What is Food Sovereignty?

 

Food sovereignty is the principle that peoples have the fundamental right to define their own food and agriculture systems. It means societies being able to grow and consume food which is economically, ecologically, socially and culturally appropriate to local conditions as opposed to imposed by speculative financial market forces and transnational corporations.

 

 Aoife Barry is an assistant news editor and reporter at TheJournal.ie, working across news and arts/culture topics. She’s a regular contributor to national radio shows including Arena, Today with Claire Byrne and The Last Word, and is a co-producer of the weekly podcast The Explainer. Her personal writing can be found at aoifebarry.com.

 

 Lauren Boland is a reporter at The Journal with a focus on the climate crisis. She authors The Journal’s monthly climate newsletter Temperature Check and covers issues related to climate action, energy, and the impacts of climate change, as well as a broader interest in political and Irish news. Lauren has featured in news programmes on radio and television and regularly contributes to Newstalk FM’s On The Record. She was awarded Newcomer of the Year at the Justice Media Awards 2022. In 2020/21, she was the Editor-in-Chief of Trinity News, during which time she produced a special edition supplement dedicated to climate issues. She is commencing a Master’s Degree in Climate Change at Dublin City University in September 2022.

 

 Sydney Snow is the Climate Policy and Advocacy Director at Oatly’s Climate/Culture Lab , where she works with the Lab team on future-scouting, audacious, business-and-culture-leading pilot projects across the global organization. 
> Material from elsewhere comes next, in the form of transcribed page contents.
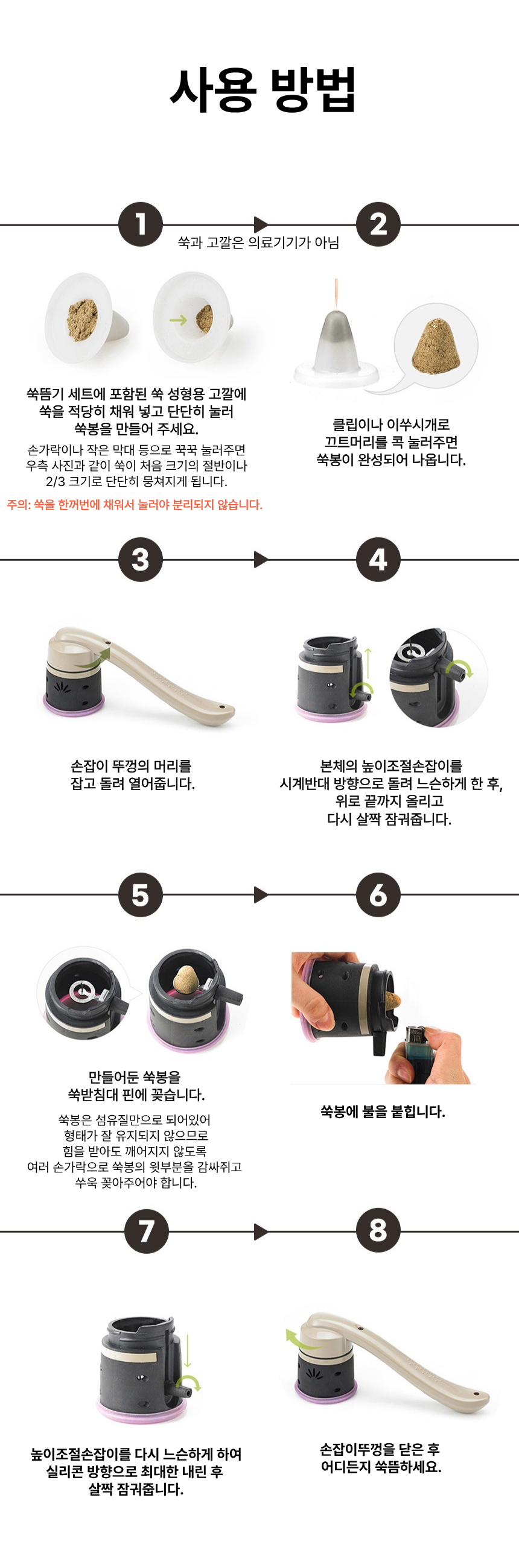 사용 방법

1

2

쑥과 고깔은 의료기기가 아님

쑥뜸기 세트에 포함된 쑥 성형용 고깔에
쑥을 적당히 채워 넣고 단단히 눌러
쑥봉을 만들어 주세요.

손가락이나 작은 막대 등으로 꾹꾹 눌러주면
우측 사진과 같이 쑥이 처음 크기의 절반이나
2/3 크기로 단단히 뭉쳐지게 됩니다.

주의: 쑥을 한꺼번에 채워서 눌러야 분리되지 않습니다.

클립이나 이쑤시개로
끄트머리를 콕 눌러주면
쑥봉이 완성되어 나옵니다.

3

4

손잡이 뚜껑의 머리를
잡고 돌려 열어줍니다.

본체의 높이조절손잡이를
시계반대 방향으로 돌려 느슨하게 한 후,
위로 끝까지 올리고
다시 살짝 잠궈줍니다.

5

6

만들어둔 쑥봉을
쑥받침대 핀에 꽂습니다.

쑥봉은 섬유질만으로 되어있어
형태가 잘 유지되지 않으므로
힘을 받아도 깨어지지 않도록
여러 손가락으로 쑥봉의 윗부분을 감싸쥐고
쑤욱 꽂아주어야 합니다.

쑥봉에 불을 붙힙니다.

7

8

높이조절손잡이를 다시 느슨하게 하여
실리콘 방향으로 최대한 내린 후
살짝 잠궈줍니다.

손잡이뚜껑을 닫은 후
어디든지 쑥뜸하세요.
At Oatly and beyond, Sydney is deeply committed to helping transform the food industry by utilizing environmental justice principles, enabling people to change the way they eat and the way we grow food for a better future for people and the planet. Prior to Oatly, Sydney served as the Senior Political Director for Climate Power, where she led a team of seasoned political strategists to shift climate politics and policy in the United States election cycles. Sydney began her career in the public sector, at the White House Environmental Council, helping launch President Barack Obama’s U.S. Climate Action Plan. Sydney has a B.A. in Journalism and Mass Communications from North Carolina A&T State University and a Juris Doctorate degree from the Maurice A. Deane School of Law at Hofstra University. Today, Sydney lives in Washington, DC in the U.S. with her loving dog Reya.  

 

Samuel Arnold Keane is a forager, an illustrator, a musician… merging various art forms to tell the stories of the seaweeds, coasts and streets, he gathers, wades and walks. Samuel guides foraging events with an emphasis on marrying ancestral skill within the modern landscape. Finding story alongside practical knowledge. Just as the skateboarder reimagines harsh concrete architecture into playful flow, the urban forager sees the bounty in neglected ‘waste land’. 
 
“Foraging fosters an intimate relationship with our environment. We tap into an ancestral activity. We become part of the flow rather than spectators of the outdoors. We begin to truly care for our environment – the beach we comb, the forest we walk, the derelict land we trespass into, the small slices of wilderness that remain. We start to stand up for it. This is where I believe environmental action truly begins.”